*INSTRUCTIONS TO FOLLOW*.
Needed from the data below: all lines that contain the word "fish".

*STUDY MATERIAL*.
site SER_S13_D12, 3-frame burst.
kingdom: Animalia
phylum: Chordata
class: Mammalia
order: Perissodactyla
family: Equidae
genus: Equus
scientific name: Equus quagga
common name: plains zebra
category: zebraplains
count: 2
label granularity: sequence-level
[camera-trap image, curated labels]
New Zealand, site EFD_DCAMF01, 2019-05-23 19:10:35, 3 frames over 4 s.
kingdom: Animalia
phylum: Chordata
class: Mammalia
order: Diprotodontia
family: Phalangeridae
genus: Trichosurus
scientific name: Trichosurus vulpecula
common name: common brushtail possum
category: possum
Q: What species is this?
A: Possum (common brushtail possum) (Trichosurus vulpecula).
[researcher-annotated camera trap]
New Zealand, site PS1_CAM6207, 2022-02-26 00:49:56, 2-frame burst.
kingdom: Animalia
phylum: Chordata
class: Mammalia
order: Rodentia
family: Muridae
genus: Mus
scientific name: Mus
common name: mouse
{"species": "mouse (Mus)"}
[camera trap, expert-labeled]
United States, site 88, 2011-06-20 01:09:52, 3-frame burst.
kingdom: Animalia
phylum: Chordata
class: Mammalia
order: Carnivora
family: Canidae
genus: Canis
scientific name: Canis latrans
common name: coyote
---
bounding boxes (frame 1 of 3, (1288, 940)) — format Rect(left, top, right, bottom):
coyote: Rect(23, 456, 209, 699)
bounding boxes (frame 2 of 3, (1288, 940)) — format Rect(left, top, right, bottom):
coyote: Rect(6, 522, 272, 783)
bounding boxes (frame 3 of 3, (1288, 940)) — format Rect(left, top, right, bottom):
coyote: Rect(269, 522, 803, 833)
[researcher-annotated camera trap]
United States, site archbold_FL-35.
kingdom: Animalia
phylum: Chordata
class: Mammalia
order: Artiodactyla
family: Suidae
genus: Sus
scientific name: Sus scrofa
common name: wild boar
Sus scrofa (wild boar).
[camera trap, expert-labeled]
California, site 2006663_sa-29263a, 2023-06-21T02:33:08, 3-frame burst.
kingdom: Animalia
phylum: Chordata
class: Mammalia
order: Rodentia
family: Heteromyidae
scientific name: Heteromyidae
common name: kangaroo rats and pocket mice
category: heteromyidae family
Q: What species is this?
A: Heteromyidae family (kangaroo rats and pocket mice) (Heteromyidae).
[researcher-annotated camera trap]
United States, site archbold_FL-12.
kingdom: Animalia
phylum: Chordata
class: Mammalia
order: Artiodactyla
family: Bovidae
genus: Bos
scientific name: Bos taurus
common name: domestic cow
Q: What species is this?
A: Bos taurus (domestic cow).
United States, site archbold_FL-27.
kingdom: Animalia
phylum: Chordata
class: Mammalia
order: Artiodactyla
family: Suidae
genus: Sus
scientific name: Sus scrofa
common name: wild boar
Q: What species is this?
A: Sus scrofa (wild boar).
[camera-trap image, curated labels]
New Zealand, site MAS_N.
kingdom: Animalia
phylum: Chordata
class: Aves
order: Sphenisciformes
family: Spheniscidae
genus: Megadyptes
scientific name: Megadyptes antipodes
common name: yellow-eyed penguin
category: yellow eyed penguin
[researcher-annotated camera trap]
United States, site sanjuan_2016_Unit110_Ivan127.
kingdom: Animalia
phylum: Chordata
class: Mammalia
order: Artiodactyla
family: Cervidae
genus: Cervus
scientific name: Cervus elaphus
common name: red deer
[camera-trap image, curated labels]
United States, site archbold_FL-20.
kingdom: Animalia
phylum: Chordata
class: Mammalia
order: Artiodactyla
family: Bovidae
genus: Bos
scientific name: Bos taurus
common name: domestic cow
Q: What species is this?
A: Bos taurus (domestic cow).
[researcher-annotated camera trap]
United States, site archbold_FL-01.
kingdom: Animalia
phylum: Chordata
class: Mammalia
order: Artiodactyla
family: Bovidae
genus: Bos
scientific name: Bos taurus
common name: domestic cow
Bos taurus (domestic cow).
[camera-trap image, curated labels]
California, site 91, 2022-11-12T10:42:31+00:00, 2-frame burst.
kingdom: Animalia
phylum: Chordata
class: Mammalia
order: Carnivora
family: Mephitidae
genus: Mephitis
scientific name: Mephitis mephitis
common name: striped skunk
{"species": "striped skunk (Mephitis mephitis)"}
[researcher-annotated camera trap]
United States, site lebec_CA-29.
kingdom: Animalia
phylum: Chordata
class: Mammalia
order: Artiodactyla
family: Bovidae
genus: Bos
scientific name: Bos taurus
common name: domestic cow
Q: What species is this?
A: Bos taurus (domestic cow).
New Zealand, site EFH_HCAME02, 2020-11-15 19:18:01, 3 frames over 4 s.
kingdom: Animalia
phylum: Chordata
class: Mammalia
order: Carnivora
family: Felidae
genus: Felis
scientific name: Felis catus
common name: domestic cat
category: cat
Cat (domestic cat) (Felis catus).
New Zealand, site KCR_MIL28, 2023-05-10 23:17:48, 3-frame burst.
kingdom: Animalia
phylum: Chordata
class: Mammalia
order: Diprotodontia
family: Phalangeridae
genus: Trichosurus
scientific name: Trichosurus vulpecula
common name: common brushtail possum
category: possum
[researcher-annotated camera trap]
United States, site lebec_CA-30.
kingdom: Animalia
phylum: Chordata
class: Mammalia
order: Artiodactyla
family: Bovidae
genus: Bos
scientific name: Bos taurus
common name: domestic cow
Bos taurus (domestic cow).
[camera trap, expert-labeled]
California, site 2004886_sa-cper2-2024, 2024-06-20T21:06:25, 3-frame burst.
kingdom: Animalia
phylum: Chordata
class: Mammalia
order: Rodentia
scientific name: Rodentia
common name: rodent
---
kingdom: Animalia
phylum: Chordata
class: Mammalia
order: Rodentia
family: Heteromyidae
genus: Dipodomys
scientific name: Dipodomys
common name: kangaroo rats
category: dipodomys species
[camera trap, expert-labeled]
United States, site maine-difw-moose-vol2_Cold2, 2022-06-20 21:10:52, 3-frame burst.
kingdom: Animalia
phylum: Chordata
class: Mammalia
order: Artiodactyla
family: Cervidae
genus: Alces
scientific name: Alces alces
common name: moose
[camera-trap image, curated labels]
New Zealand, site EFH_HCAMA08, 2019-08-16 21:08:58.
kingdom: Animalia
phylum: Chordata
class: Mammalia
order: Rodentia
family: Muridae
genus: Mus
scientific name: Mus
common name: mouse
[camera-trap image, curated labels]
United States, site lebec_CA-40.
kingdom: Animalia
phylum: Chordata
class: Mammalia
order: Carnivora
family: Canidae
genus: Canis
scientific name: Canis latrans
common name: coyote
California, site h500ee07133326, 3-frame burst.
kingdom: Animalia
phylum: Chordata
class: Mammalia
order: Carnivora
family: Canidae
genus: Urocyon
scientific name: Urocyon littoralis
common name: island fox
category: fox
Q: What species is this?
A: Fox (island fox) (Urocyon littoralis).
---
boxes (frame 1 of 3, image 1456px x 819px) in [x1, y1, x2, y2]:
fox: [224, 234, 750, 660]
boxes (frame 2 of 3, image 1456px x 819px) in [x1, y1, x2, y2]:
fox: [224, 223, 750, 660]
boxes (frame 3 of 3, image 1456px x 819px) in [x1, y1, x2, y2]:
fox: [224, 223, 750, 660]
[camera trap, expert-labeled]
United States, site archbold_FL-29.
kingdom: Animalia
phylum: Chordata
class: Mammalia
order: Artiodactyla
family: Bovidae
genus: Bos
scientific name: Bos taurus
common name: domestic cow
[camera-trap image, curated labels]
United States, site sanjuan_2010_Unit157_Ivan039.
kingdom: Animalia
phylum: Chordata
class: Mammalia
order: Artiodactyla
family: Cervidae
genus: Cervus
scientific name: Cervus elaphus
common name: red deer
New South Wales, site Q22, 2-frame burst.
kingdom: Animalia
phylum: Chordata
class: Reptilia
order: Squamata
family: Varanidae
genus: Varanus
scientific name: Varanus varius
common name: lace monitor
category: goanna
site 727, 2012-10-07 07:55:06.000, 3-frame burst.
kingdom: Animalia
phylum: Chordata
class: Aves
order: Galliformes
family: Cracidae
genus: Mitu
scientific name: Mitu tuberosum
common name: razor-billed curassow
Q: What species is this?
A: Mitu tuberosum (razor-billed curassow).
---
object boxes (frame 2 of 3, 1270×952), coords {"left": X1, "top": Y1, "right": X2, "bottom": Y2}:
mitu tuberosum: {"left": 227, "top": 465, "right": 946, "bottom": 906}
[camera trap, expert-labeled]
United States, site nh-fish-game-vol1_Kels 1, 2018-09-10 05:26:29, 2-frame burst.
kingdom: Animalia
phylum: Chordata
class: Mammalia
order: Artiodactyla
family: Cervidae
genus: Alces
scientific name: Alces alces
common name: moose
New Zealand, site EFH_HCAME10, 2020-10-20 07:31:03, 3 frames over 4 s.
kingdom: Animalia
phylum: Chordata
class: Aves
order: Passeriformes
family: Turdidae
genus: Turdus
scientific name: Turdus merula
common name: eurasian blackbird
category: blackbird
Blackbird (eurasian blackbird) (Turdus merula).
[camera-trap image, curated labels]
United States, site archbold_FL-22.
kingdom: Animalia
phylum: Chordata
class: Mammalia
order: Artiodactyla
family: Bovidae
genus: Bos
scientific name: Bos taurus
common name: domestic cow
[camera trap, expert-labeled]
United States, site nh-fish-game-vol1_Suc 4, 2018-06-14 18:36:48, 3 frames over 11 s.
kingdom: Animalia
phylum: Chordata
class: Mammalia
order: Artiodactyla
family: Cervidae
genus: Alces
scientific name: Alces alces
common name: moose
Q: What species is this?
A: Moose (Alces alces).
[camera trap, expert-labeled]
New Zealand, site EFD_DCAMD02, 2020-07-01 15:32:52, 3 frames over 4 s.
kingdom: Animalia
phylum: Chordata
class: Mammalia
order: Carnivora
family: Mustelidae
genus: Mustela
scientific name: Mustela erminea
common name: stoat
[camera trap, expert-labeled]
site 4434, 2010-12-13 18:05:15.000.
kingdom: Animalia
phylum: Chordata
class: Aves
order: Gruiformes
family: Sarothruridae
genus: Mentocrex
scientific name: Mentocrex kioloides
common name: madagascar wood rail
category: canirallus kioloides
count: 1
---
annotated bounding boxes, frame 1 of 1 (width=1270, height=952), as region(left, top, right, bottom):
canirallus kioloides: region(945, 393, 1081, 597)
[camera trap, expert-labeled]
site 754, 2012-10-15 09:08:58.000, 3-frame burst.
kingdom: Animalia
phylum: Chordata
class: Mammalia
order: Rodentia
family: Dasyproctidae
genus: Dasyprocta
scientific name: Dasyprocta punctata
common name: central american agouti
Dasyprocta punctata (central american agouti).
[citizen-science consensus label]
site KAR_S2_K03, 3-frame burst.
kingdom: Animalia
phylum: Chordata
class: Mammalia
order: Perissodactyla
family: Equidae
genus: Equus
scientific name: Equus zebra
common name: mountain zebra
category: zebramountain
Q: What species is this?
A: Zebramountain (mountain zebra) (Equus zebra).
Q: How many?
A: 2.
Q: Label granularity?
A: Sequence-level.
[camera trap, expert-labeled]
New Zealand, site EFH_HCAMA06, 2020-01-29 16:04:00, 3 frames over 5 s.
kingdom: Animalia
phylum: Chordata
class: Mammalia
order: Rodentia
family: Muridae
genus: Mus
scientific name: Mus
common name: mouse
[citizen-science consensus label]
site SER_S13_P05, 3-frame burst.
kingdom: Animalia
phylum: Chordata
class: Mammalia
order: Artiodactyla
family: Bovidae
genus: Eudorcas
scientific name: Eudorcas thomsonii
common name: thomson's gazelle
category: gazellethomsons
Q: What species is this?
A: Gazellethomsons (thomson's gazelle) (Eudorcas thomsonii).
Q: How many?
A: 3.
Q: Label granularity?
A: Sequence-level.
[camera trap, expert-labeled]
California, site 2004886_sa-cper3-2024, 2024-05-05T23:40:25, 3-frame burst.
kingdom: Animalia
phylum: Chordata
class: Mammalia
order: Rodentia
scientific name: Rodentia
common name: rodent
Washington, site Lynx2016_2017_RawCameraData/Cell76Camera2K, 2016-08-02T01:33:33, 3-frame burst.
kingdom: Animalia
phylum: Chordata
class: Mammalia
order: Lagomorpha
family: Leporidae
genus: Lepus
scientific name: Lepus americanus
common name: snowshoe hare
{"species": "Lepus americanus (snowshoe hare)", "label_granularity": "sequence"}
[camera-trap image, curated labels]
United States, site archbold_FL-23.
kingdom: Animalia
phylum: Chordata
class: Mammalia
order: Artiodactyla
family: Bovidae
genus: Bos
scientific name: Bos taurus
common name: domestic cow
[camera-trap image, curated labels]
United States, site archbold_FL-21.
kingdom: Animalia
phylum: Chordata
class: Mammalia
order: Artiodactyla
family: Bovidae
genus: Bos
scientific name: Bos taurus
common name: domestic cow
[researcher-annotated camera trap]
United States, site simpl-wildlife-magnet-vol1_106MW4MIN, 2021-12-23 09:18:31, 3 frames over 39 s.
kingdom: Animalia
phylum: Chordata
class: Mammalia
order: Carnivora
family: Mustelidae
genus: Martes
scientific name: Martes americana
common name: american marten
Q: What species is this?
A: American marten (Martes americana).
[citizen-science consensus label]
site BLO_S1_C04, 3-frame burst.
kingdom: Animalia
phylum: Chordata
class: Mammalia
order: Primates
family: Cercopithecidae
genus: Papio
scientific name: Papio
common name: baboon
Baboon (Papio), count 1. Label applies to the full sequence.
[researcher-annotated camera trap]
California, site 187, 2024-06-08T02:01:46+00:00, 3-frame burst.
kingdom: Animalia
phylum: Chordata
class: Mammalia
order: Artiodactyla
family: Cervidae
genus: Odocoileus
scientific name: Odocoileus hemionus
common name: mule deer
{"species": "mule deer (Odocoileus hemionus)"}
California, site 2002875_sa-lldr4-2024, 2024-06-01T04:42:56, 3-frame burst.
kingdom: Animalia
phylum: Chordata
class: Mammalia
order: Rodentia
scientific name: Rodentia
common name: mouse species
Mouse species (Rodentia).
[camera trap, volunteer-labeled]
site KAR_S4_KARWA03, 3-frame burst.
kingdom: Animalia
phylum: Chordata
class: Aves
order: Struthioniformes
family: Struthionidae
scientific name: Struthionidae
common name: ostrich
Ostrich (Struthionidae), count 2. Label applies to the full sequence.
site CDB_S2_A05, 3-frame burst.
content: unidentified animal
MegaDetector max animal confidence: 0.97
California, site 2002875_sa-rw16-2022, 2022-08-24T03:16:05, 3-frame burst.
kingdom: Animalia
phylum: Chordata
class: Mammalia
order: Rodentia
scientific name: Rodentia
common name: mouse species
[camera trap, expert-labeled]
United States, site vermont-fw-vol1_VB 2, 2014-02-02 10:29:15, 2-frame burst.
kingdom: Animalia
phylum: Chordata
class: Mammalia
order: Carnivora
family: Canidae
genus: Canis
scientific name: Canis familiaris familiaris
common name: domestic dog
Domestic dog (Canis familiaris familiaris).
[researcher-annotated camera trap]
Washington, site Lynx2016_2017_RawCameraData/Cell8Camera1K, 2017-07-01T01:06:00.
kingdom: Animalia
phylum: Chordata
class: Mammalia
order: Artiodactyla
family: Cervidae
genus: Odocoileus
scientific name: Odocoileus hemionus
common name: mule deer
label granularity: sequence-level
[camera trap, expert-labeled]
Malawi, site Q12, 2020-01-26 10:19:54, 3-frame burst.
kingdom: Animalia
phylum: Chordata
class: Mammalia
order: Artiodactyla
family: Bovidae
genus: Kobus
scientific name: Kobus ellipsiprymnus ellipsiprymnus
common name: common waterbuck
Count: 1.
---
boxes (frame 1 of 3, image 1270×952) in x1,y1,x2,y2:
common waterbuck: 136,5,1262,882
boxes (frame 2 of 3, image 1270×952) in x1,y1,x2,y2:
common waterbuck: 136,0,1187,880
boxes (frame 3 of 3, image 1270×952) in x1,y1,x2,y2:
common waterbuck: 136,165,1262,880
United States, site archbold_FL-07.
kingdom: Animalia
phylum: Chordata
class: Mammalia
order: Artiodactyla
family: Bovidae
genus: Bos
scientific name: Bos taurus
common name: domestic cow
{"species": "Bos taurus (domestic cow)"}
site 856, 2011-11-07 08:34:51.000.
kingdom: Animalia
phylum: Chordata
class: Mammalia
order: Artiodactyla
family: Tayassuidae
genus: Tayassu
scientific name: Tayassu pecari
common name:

*WRITTEN RESPONSE*.
United States, site nh-fish-game-vol1_Kels 1, 2018-09-10 05:26:29, 2-frame burst.
United States, site nh-fish-game-vol1_Suc 4, 2018-06-14 18:36:48, 3 frames over 11 s.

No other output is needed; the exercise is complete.